Violência policial faz vários feridos na Guiné-Bissau
14 de julho de 2021A União Nacional dos Trabalhadores da Guiné (UNTG), a principal central sindical, convocou para esta quarta-feira (14.07) uma manifestação que visava contestar a "grave" situação social do país, assim como o aumento de impostos e subsídios aos titulares dos órgãos de soberania.
Momentos antes do início da marcha, que deveria terminar em frente da sede da Assembleia Nacional Popular (ANP), a polícia usou gás lacrimogéneopara dispersar os manifestantes que ainda se encontravam na sede da UNTG, no centro da capital guineense.
O secretário-geral da central sindical, Júlio Mendonça, deu conta do número de feridos devido à intervenção policial.
"Nós responsabilizamos por esta violação os principais responsáveis do país: o Presidente da República, o primeiro-ministro e o ministro do Interior.
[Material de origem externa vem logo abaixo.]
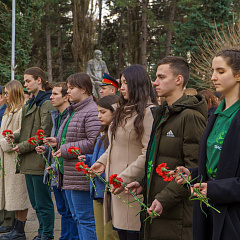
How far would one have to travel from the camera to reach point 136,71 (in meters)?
3.55

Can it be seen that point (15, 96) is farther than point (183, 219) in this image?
Yes

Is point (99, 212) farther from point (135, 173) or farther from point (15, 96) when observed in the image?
point (15, 96)

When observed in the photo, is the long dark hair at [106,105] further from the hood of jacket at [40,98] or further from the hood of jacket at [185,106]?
the hood of jacket at [40,98]

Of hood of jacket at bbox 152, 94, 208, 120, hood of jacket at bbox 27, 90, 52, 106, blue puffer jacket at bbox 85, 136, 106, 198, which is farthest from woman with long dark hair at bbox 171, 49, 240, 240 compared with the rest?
hood of jacket at bbox 27, 90, 52, 106

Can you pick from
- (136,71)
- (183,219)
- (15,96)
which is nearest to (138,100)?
(136,71)

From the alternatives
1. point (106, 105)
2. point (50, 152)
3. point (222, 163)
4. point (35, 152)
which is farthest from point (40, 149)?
point (222, 163)

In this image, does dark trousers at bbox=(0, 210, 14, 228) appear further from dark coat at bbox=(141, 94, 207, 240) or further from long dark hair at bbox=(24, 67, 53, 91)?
dark coat at bbox=(141, 94, 207, 240)

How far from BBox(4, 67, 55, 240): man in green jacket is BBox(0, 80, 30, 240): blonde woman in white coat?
0.69 ft

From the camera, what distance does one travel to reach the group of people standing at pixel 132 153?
7.95ft

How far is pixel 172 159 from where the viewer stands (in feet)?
9.93

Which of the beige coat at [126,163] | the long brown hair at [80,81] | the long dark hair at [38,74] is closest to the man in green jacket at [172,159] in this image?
the beige coat at [126,163]

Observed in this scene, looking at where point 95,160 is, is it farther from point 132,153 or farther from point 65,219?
point 65,219

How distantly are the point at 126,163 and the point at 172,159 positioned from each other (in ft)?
1.84

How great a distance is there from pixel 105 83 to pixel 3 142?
171 centimetres
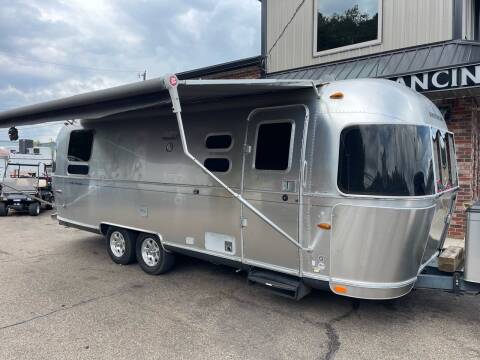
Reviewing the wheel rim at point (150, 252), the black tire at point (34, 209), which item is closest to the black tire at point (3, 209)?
the black tire at point (34, 209)

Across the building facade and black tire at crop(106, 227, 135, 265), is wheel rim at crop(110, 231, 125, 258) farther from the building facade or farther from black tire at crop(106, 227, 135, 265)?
the building facade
Sabem perfeitamente que o que os agentes (da polícia) estão a fazer não se coaduna com o que vem plasmado na Constituição da República", disse Mendonça em declarações aos jornalistas na sede da central sindical.
O sindicalista qualificou a violência policial exercida sobre os manifestantes de "grave e gravíssima". Anunciou ainda uma nova manifestação para o dia 28 de julho. "Esperamos que os (atuais) governantes percebam que hoje estão no poder, mas amanhã não estarão, e cada um deverá assumir as suas responsabilidades", disse Mendonça.
"Não era para espancar"
O secretário de Estado da Ordem Pública, Alfredo Malú, disse que não tinha havido manifestação, por esta não estar devidamente autorizada pelas instâncias competentes. "Nós não autorizamos a marcha. Nós garantimos segurança para o itinerário dos manifestantes. É esse o nosso trabalho. O documento levado (ao Ministério do Interior) não tem a autorização da Câmara". O governante explicou assim o que aconteceu: "Quando a Polícia chegou, alguns (manifestantes) já estavam no interior da sede da UNTG e não podiam sair. Aqueles que estavam fora também não podiam ter acesso ao interior da sede. Os manifestantes tentaram bloquear a estrada e foi aí que a Polícia usou gás lacrimogéneo. Não era para espancar".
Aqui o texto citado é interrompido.